“The triggers for my career decisions have constantly evolved… and I’m glad I paid attention to each of them.
As an Economics Masters’ student, I was fascinated with Empirical Research. The big plan was to continue my education in the research world through a PhD/ MPhil.
But fate had something else in store for me. My father met with a serious accident that caused financial constraints at home, and my first career motivator became finding a job that paid well.
Early into my first job at a Market Research firm, I found my second (and key) motivator – work satisfaction. This propelled me into the world of Analytics where I spent the next 10 glorious years.
Despite staying rooted to analytics, I managed to explore. From Consultancy and E-commerce to Banking, I tried it all and learnt a lot through the process. But in a space dominated by IITians and MBA grads, I had to work hard and fight my way to even land an interview. Attending 7 interviews when everyone else skated by with 3 and accepting positions well below my current designation became my reality, but I was ready for it.
Through my journey, I also had to make some tough (and sometimes counterintuitive) career decisions. When I realised I preferred a collaborative work environment to the competitive one in consultancy, I gave up the coveted H-1B US visa and came back to India. When I had to choose between career growth and personal life, I gave up my promotion and moved locations to be with my then-boyfriend, now-husband.

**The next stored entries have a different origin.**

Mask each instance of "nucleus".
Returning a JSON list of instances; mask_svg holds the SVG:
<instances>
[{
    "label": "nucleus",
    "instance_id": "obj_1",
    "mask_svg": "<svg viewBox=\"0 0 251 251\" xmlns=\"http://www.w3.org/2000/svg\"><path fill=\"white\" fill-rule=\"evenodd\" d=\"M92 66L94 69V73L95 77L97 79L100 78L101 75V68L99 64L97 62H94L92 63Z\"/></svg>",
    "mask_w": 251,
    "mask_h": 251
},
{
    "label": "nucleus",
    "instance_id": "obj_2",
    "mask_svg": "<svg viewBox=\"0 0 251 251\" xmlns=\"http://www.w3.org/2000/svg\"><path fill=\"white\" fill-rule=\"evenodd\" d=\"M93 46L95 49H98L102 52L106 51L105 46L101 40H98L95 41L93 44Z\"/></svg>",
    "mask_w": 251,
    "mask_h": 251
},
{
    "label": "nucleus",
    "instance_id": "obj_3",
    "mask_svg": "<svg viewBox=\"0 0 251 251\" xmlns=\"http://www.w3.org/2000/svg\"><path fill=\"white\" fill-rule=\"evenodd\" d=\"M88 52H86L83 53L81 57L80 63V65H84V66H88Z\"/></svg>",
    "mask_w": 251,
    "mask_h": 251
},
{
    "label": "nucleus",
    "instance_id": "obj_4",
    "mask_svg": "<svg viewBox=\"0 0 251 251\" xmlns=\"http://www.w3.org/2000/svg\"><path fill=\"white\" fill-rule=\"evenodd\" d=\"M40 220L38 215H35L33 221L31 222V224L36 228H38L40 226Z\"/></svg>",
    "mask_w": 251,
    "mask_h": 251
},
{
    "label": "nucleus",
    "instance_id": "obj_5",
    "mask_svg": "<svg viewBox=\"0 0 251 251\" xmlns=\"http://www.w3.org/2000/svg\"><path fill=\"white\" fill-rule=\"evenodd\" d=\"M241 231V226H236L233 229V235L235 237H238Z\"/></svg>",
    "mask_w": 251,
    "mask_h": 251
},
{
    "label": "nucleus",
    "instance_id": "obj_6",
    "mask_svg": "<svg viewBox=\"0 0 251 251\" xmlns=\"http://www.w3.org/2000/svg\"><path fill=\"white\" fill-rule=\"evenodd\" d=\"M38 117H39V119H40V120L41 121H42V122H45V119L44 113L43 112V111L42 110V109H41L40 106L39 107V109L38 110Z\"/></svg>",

But thinking back, the clarity I had in my priorities was critical in my career journey. I had to work hard to make up for the opportunities I gave up and ask for what I wanted to create new ones. And these 2 practices became the key ingredients to my success.
Through my 10 years in Analytics (6 at my dream job in American Express) I discovered yet another motivator – the eagerness to learn. So, when I felt like I’d hit my learning peak in Analytics, I jumped ship to pursue a career in a brand new domain – Product Management.”